Department of Coastal Environment Dynamics (DYNECO), French Research Institute for Exploration of the Sea (IFREMER), Centre de Bretagne, B.P. 70, 29280 Plouzané, France.
Royal Belgian Institute of Natural Sciences (RBINS), Operational Directorate Natural Environments (DO Nature), Gulledelle 100, 1200 Brussels, Belgium.
Sci Total Environ. 2018 Jul 1;628-629:400-414. doi: 10.1016/j.scitotenv.2018.02.025. Epub 2018 Feb 13.
Since 1950, increase in nitrogen (N) and phosphorus (P) river loadings in the North-East Atlantic (NEA) continental seas has induced a deep change in the marine coastal ecosystems, leading to eutrophication symptoms in some areas. In order to recover a Good Ecological Status (GES) in the NEA, as required by European Water Framework Directive (WFD) and Marine Strategy Framework Directive (MSFD), reductions in N- and P-river loadings are necessary but they need to be minimal due to their economic impact on the farming industry. In the frame of the "EMoSEM" European project, we used two marine 3D ecological models (ECO-MARS3D, MIRO&CO) covering the Bay of Biscay, the English Channel and the southern North Sea to estimate the contributions of various sources (riverine, oceanic and atmospheric) to the winter nitrate and phosphate marine concentrations. The various distributed descriptors provided by the simulations allowed also to find a log-linear relationship between the 90th percentile of satellite-derived chlorophyll concentrations and the "fully bioavailable" nutrients, i.e. simulated nutrient concentrations weighted by light and stoichiometric limitation factors. Any GES threshold on the 90th percentile of marine chlorophyll concentration can then be translated in maximum admissible 'fully bioavailable' DIN and DIP concentrations, from which an iterative linear optimization method can compute river-specific minimal abatements of N and P loadings. The method has been applied to four major river groups, assuming either a conservative (8μgChlL) or a more socially acceptable (15μgChlL) GES chlorophyll concentration threshold. In the conservative case, maximum admissible winter concentrations for nutrients correspond to marine background values, whereas in the lenient case, they are close to values recommended by the WFD/MSFD. Both models suggest that to reach chlorophyll GES, strong reductions of DIN and DIP are required in the Eastern French and Belgian-Dutch river groups.
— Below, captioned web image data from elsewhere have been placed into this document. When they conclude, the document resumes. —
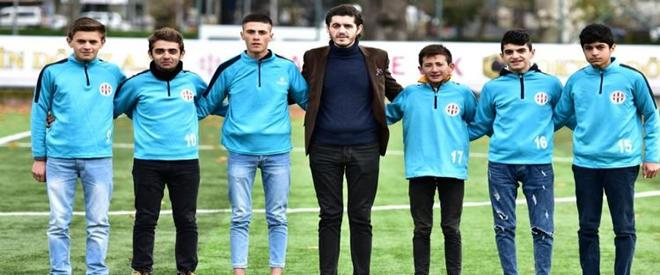 Başkan Beykoz'un madde bağımlısı gençlerine el attı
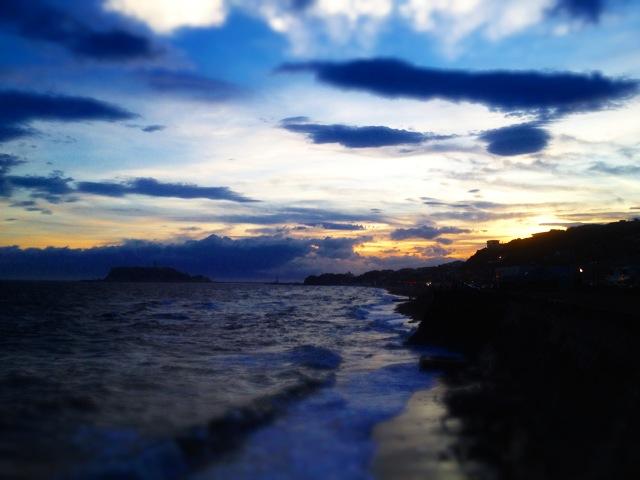 ◆鎌倉一人旅・終着は湘南の落陽を_b0008655_15382855.jpg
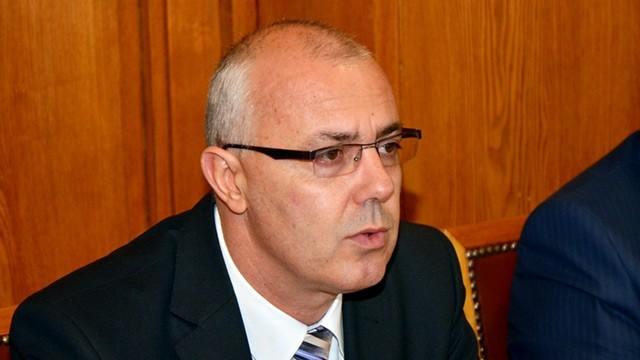 Вучков: Забраната за напускане на страната е отживелица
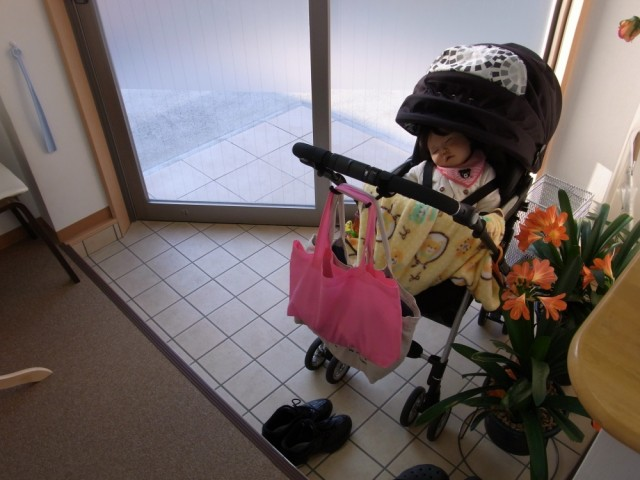 たつ整体院の玄関にはベビーカーが置けます。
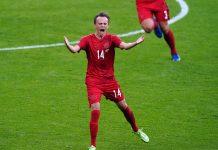 Mikkel Damsgaard vers Liverpool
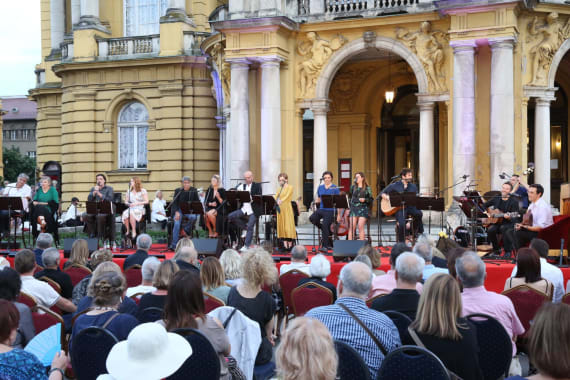 Glazbenim spektaklom u čast Arsenu Dediću završen <em>Festival Ljetne večeri HNK u Zagrebu</em> 1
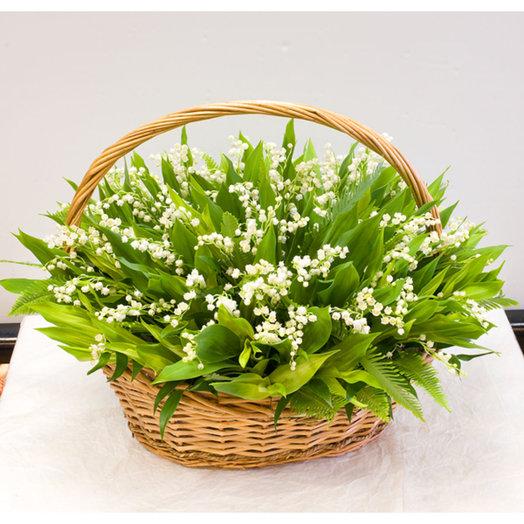 Корзина ландышей Сказки Андерсена: букеты цветов на заказ Flowwow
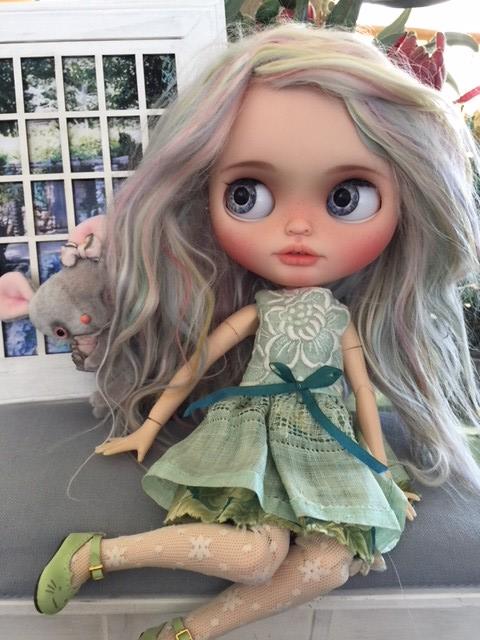 Loving her new hair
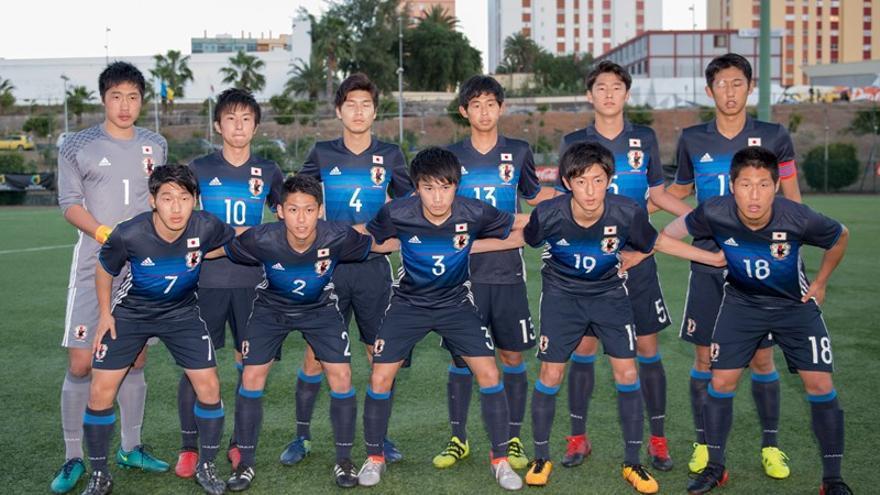 Selección juvenil de Japón, campeones de la Copa Atlántico.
自 1950 年以来,东北大西洋(NEA)沿海海域氮(N)和磷(P)河流负荷的增加导致了海洋沿海生态系统的深刻变化,导致一些地区出现富营养化症状。为了恢复东北大西洋的良好生态状况(GES),正如欧洲水框架指令(WFD)和海洋战略框架指令(MSFD)所要求的那样,减少 N 和 P 河流负荷是必要的,但由于它们对农业产业的经济影响,这种减少需要最小化。在“EMoSEM”欧洲项目的框架内,我们使用了两个海洋 3D 生态模型(ECO-MARS3D、MIRO&CO)来覆盖比斯开湾、英吉利海峡和北海南部,以估计各种来源(河流、海洋和大气)对冬季硝酸盐和磷酸盐海洋浓度的贡献。模拟提供的各种分布式描述符还允许在卫星衍生的叶绿素浓度的第 90 百分位数和“完全生物可利用”营养素之间找到对数线性关系,即根据光和化学计量限制因子对模拟营养素浓度进行加权。然后,可以将任何 GES 阈值转换为海洋叶绿素浓度的第 90 百分位数的最大允许“完全生物可利用”DIN 和 DIP 浓度,从中可以通过迭代线性优化方法计算出特定河流的 N 和 P 负荷的最小减排量。该方法已应用于四个主要的河流群,假设 GES 叶绿素浓度的阈值为保守值(8μgChlL)或更能被社会接受的值(15μgChlL)。在保守情况下,冬季营养素的最大允许浓度对应于海洋背景值,而在宽松情况下,它们接近 WFD/MSFD 建议的值。两种模型都表明,为了达到叶绿素 GES,法国东部和比荷卢经济联盟的河流群需要大幅减少 DIN 和 DIP。